Joel seems to hear her, and he looks at her sympathetically, like a child. So it’s annoyance that breaks Rachel from her brief paralysis.
“It’s blood,” she says more loudly, more firmly.
“What?” Joel is moving toward the staircase, peering up it warily. “What do you mean?”
Rachel turns back toward Alan, sees him standing next to Bonnie. He looks frail, but when their eyes meet, he seems to stand straighter, taller. He nods at her. And Rachel feels something swell in her.
It’s one of those heightened-reality moments when everything seems stark and clear.
“I think she’s right,” Alan says.
Joel, armed and bloodied, sweat-stained face under his military-cut brown hair, eyes ablaze and ready, says, “What the hell does that mean?”
“What’s your blood type?” Rachel asks, directing the question at Joel but addressing the room.
“O-negative,” Joel calls, wincing at a clatter from beyond the stairwell.
There are murmurs of agreement coming from the small crowd. Rachel looks at each one of the remaining survivors. And all voices are silent, amplifying the rustling bumps coming from above. Bonnie, exhausted and glassy-eyed, is slumped next to Alan against a drinking fountain. She’s taking it in, processing this new information. And Scott, off to the right next to a plastic tree, his expression a mix of confusion and fury, is chewing the insides of his cheeks. His hands furrow through his mop of hair, his gaze ratcheting up that ominous stairwell. At that moment, Rachel guesses that he’s an addict of some kind. It would certainly explain the morphine.
The four others in the room also seem to be processing her words. Kevin off to her right, standing next to a petite blond-haired young woman in pajamas and bare feet; a middle-aged housewife type; and finally, the businessman in unkempt attire. Greg, the young man who accompanied Scott to the roof, is nowhere to be seen. He probably took off into the night, like most everyone else.

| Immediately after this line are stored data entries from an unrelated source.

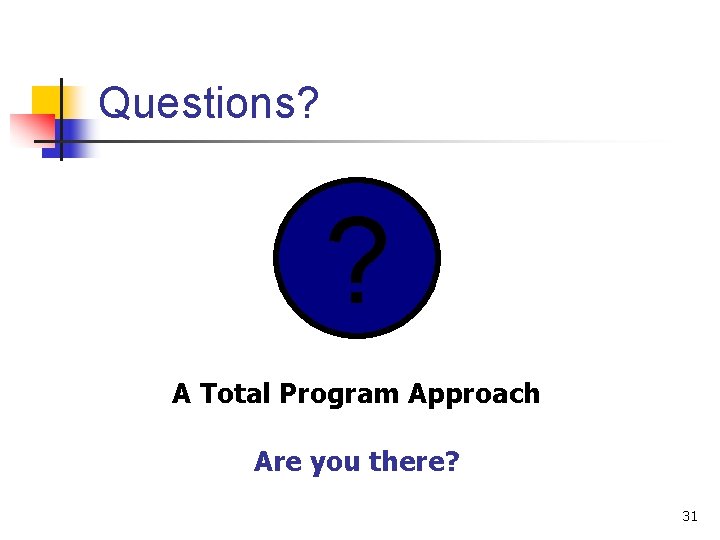 Questions?

?

A Total Program Approach

Are you there?

31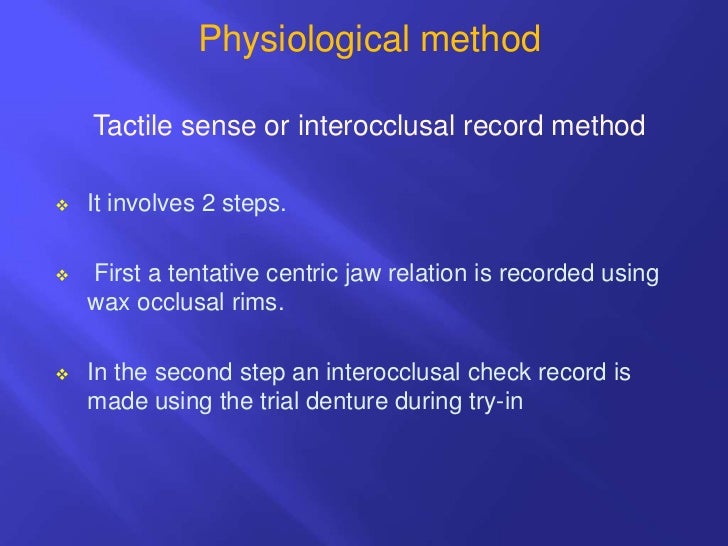 Physiological method

Tactile sense or interocclusal record method

❖ It involves 2 steps.

❖ First a tentative centric jaw relation is recorded using wax occlusal rims.

❖ In the second step an interocclusal check record is made using the trial denture during try-in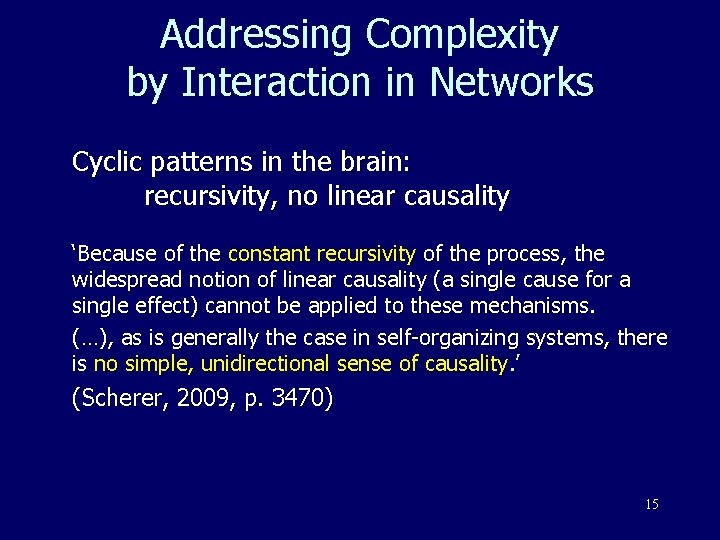 Addressing Complexity
by Interaction in Networks

Cyclic patterns in the brain:
recursivity, no linear causality

‘Because of the constant recursivity of the process, the widespread notion of linear causality (a single cause for a single effect) cannot be applied to these mechanisms.

(…), as is generally the case in self-organizing systems, there is no simple, unidirectional sense of causality.’

(Scherer, 2009, p. 3470)

15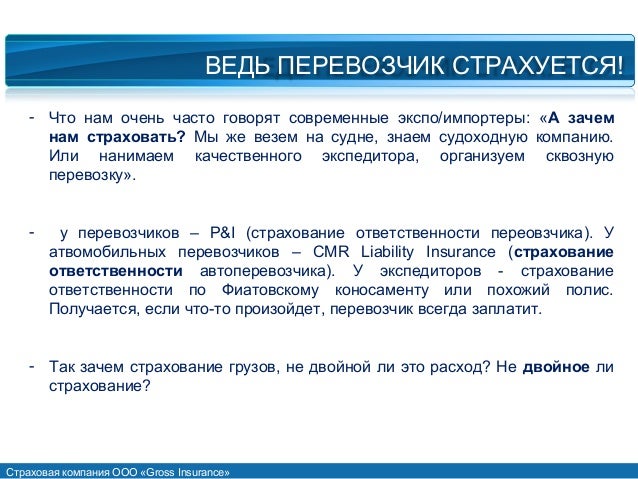 ВЕДЬ ПЕРЕВОЗЧИК СТРАХУЕТСЯ!

- Что нам очень часто говорят современные экспо/импортеры: «А зачем нам страховать? Мы же везем на судне, знаем судоходную компанию. Или нанимаем качественного экспедитора, организуем сквозную перевозку».

- у перевозчиков – P&I (страхование ответственности переовзчика). У атвомобильных перевозчиков – CMR Liability Insurance (страхование ответственности автоперевозчика). У экспедиторов - страхование ответственности по Фиатовскому коносаменту или похожий полис. Получается, если что-то произойдет, перевозчик всегда заплатит.

- Так зачем страхование грузов, не двойной ли это расход? Не двойное ли страхование?

Страховая компания ООО «Gross Insurance»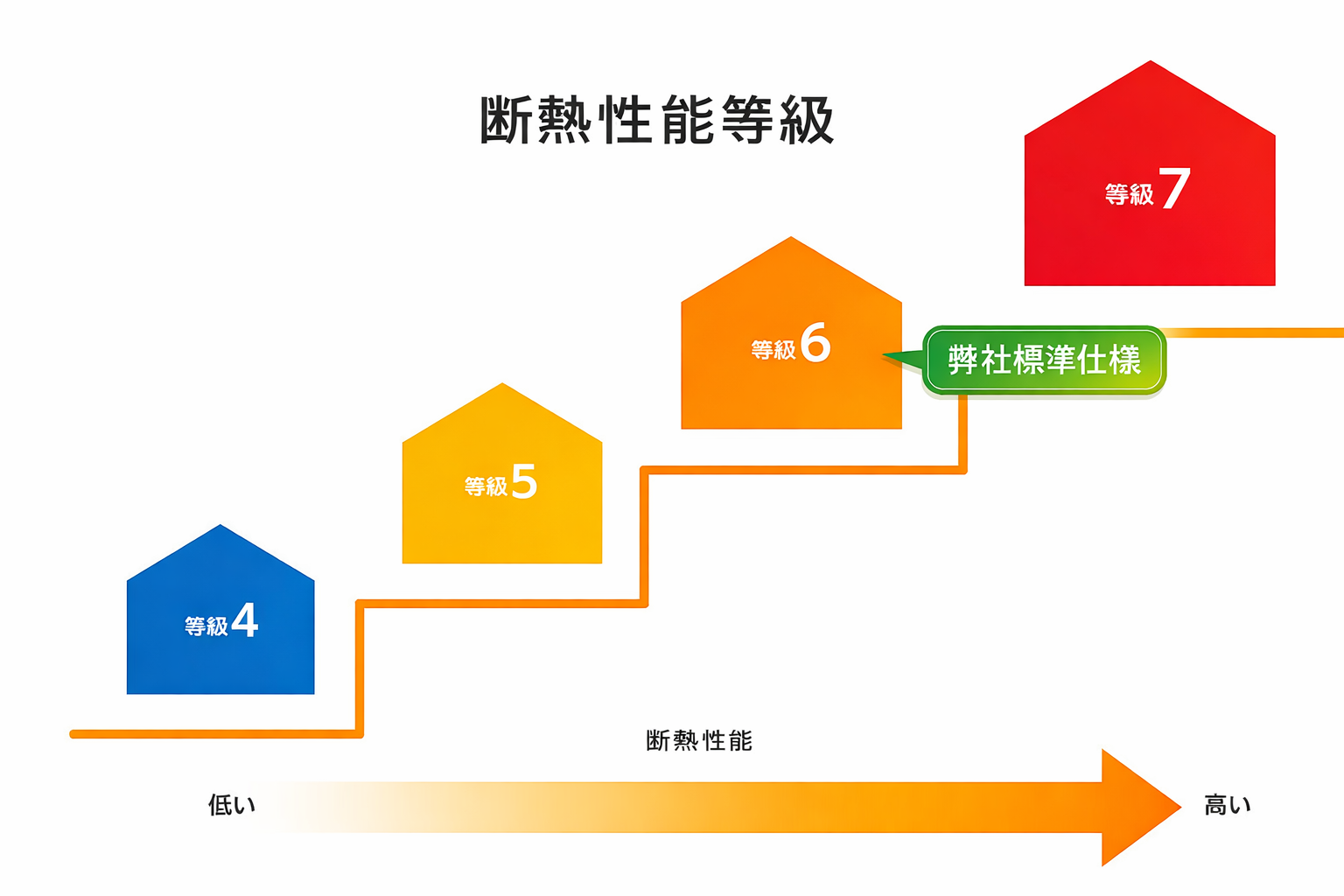 断熱性能等級

等級7

等級6

弊社標準仕様

等級5

等級4

断熱性能

低い

高い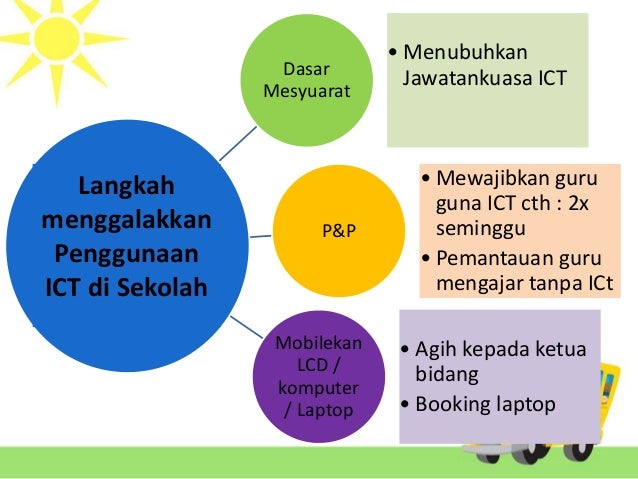 Langkah menggalakkan Penggunaan ICT di Sekolah

Dasar Mesyuarat

• Menubuhkan Jawatankuasa ICT

P&P

• Mewajibkan guru guna ICT cth : 2x seminggu
• Pemantauan guru mengajar tanpa ICt

Mobilekan LCD / komputer / Laptop

• Agih kepada ketua bidang
• Booking laptop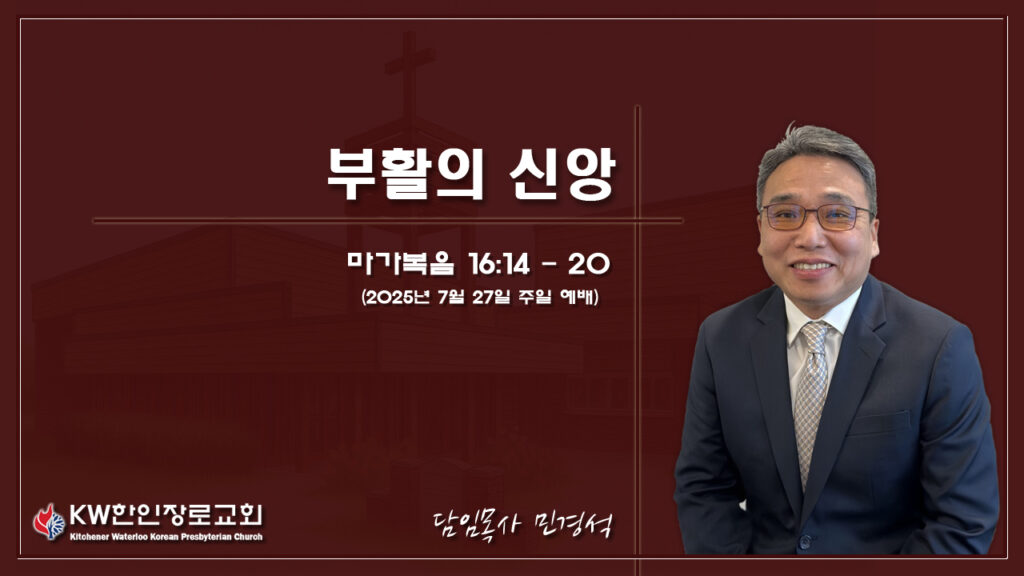 부활의 신앙

마가복음 16:14 - 20
(2025년 7월 27일 주일 예배)

KW한인장로교회
Kitchener Waterloo Korean Presbyterian Church

담임목사 민경석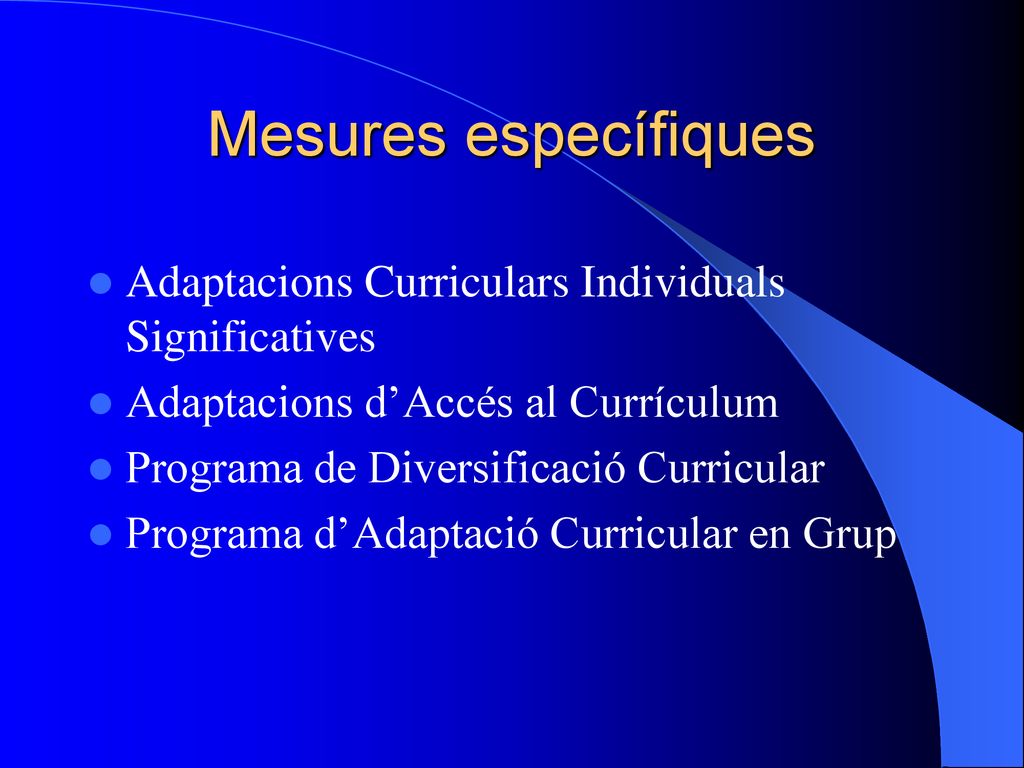 Mesures específiques

- Adaptacions Curriculars Individuals Significatives
- Adaptacions d’Accés al Currículum
- Programa de Diversificació Curricular
- Programa d’Adaptació Curricular en Grup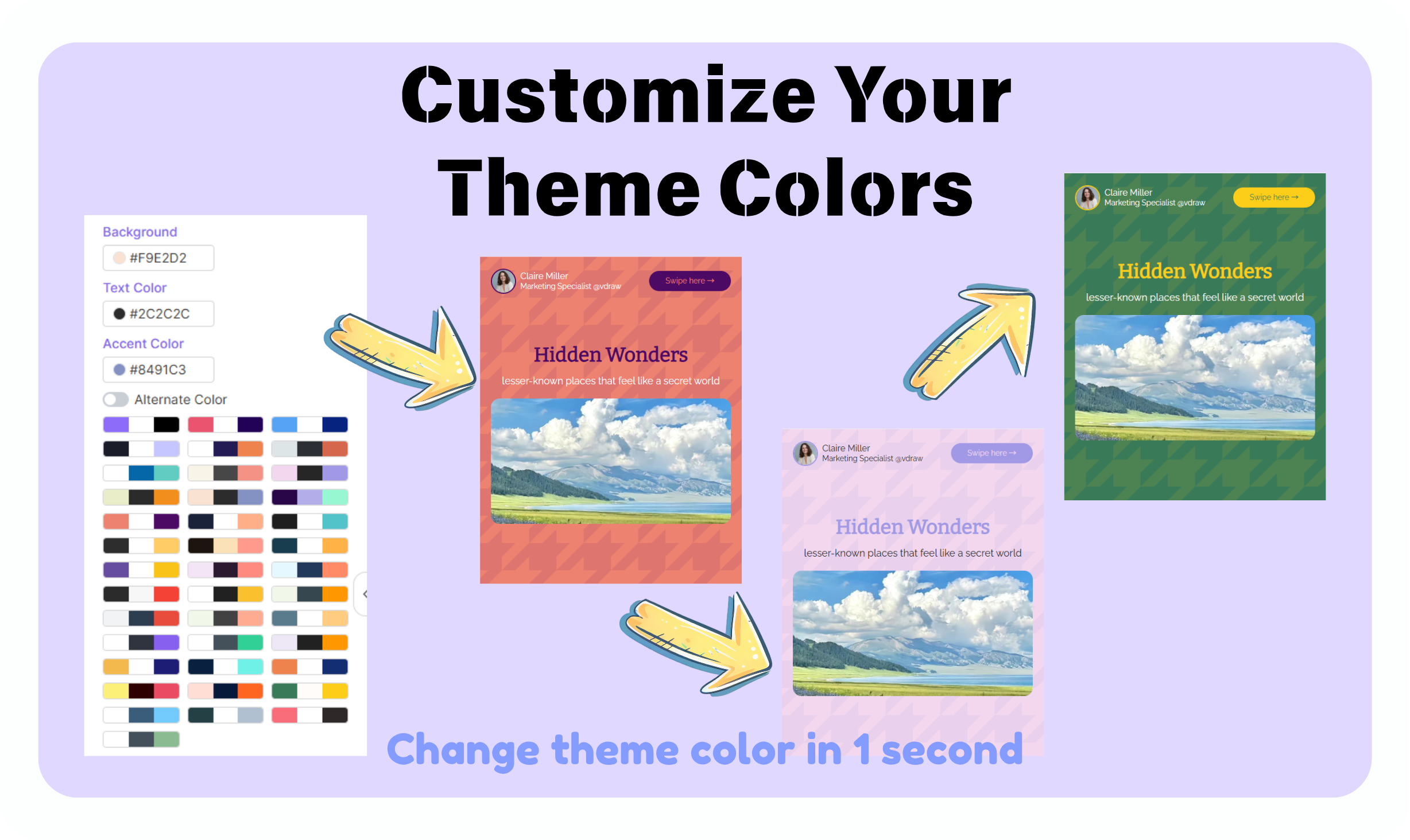 Customize Your Theme Colors

Background
#F9E2D2
Text Color
#2C2C2C
Accent Color
#8491C3
Alternate Color

Claire Miller
Marketing Specialist @vdraw
Swipe here →
Hidden Wonders
lesser-known places that feel like a secret world

Claire Miller
Marketing Specialist @vdraw
Swipe here →
Hidden Wonders
lesser-known places that feel like a secret world

Claire Miller
Marketing Specialist @vdraw
Swipe here →
Hidden Wonders
lesser-known places that feel like a secret world

Change theme color in 1 second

Minutes ago, it occurred to Rachel that she would probably be spending the final moments of her life with these people. The flashing thought had shocked her into self-defensive action. Now, even in the midst of this carnage and impending violence, a weird flame of hope is sparking through the room, and she has a very different concept of the humans around her. Together, with this knowledge, they might survive a bit longer.
“Okay, so what does that mean?” shouts Joel. “What can we do with that?”
She can see Scott looking down, thinking. “That could mean anything,” he says. “This group is tiny.”